Ruling on Crime Policy Covering Data Breach

In 2012, the Sixth Circuit Court of Ap­peals held that the expenses resulting from the cyber theft of customer data were recoverable under a commercial crime policy in a case filed by the retail store DSW Shoe Warehouse. Retail Ven­tures, Inc. v. Nat’l Union Fire Ins. Co., 691 F.3d 821 (6th Cir. 2012).

In the case, hackers used a wireless net­work at a DSW Shoe Warehouse store to obtain unauthorized access to DSW’s computer systems and downloaded cred­it card and bank account information from over 1.4 million customers. Sub­sequently, fraudulent transactions using the stolen customer payment informa­tion occurred. DSW incurred millions of dollars of expenses for customer com­munications, public relations, customer claims and lawsuits, and attorney fees in connection with investigations.

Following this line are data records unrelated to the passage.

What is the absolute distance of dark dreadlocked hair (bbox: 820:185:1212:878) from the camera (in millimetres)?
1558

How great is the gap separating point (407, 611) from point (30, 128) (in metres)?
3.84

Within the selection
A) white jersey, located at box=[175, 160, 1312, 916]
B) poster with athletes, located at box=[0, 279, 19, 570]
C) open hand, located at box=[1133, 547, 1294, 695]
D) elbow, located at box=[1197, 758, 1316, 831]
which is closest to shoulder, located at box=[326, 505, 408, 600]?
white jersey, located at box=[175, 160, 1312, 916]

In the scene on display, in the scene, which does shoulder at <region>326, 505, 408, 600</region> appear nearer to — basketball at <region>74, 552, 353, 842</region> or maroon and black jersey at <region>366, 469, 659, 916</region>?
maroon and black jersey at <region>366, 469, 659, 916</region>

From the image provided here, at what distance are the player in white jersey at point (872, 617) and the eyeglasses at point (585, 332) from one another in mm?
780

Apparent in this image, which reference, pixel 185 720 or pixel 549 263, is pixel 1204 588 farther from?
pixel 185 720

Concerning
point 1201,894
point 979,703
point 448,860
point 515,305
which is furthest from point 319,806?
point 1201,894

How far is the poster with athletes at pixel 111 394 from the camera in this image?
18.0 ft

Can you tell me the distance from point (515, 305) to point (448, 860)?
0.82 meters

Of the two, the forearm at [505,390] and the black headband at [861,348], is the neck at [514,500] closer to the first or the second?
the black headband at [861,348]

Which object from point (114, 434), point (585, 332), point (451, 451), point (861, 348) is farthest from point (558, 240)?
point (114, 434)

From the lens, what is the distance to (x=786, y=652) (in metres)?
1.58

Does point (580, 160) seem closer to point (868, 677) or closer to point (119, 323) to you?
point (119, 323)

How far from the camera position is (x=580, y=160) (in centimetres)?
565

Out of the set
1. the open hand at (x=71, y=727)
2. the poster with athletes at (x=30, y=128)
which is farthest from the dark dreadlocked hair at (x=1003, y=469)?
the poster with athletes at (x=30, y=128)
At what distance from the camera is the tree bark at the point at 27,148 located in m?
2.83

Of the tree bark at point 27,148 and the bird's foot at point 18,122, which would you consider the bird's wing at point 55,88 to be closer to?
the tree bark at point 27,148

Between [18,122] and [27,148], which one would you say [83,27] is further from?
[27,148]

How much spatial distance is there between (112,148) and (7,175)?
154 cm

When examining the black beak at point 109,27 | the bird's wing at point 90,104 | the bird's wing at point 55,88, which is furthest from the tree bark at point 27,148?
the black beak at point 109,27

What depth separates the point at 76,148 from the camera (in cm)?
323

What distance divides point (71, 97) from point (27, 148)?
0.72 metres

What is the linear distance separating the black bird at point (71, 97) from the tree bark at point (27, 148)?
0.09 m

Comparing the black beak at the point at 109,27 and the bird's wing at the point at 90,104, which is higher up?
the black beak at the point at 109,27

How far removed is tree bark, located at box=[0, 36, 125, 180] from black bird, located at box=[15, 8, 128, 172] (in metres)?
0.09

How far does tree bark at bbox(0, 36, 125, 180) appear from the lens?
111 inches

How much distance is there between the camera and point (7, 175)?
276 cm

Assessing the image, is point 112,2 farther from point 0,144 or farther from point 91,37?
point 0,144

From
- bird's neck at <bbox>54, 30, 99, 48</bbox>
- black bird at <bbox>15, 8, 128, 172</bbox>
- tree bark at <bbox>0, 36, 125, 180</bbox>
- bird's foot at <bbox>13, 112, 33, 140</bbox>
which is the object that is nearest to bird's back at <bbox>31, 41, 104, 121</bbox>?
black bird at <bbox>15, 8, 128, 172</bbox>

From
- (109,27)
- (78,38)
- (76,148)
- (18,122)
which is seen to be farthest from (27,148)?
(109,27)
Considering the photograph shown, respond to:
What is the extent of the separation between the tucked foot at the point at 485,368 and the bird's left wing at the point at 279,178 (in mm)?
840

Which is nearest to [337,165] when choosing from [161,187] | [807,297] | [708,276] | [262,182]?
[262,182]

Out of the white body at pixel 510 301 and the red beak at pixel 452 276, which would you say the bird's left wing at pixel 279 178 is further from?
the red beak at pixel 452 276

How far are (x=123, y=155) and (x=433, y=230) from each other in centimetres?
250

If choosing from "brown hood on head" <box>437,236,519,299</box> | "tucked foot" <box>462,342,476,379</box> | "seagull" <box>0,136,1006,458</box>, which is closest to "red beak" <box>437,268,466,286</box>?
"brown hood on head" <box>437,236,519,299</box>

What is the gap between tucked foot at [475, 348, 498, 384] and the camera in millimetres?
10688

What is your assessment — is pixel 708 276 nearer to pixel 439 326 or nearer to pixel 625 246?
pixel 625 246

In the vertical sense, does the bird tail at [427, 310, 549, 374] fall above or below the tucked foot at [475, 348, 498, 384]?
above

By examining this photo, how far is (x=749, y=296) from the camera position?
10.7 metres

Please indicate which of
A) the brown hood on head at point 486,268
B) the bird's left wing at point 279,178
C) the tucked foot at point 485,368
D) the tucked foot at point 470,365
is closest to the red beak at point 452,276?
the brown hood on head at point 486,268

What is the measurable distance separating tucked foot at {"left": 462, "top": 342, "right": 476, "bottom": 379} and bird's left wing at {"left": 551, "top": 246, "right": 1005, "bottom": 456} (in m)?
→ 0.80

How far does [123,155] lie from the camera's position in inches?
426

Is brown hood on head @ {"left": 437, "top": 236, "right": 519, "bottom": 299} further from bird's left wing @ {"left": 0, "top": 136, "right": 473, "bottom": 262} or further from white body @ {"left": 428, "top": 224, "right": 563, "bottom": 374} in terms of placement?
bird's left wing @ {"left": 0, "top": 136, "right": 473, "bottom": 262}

The im­portant distinction here is that the losses were not direct financial losses from money taken from DSW, but expenses resulting from the remediation due to the theft of the information.

DSW submitted a claim for coverage under a computer fraud rider to a “blan­ket Crime Policy” for losses related to the computer hacking. The rider pro­vided coverage for Computer and Funds Transfer Fraud Coverage; specifically, any loss resulting from the theft of any insured property by computer fraud. DSW filed an action to determine whether the losses were covered by the commercial crime policy, and DSW pre­vailed with respect to its claim that the hacking damages were covered under the policy. The Company appealed argu­ing that the expenses incurred were not a loss resulting directly from the theft of insured property by computer fraud.

The 6th Circuit held that the loss and dam­ages for remediation to customers was caused by the hacking. DSW did not have a specific cyber insurance policy yet was still able to obtain coverage based on language in its commercial crime policy.

Businesses should review their existing coverage carefully and may find that coverage for data breach is not expressly covered. Although we do not recommend relying upon a crime policy to cover cy­ber theft, if a business has a cyber loss and does not have a cyber theft policy, there may be coverage elsewhere.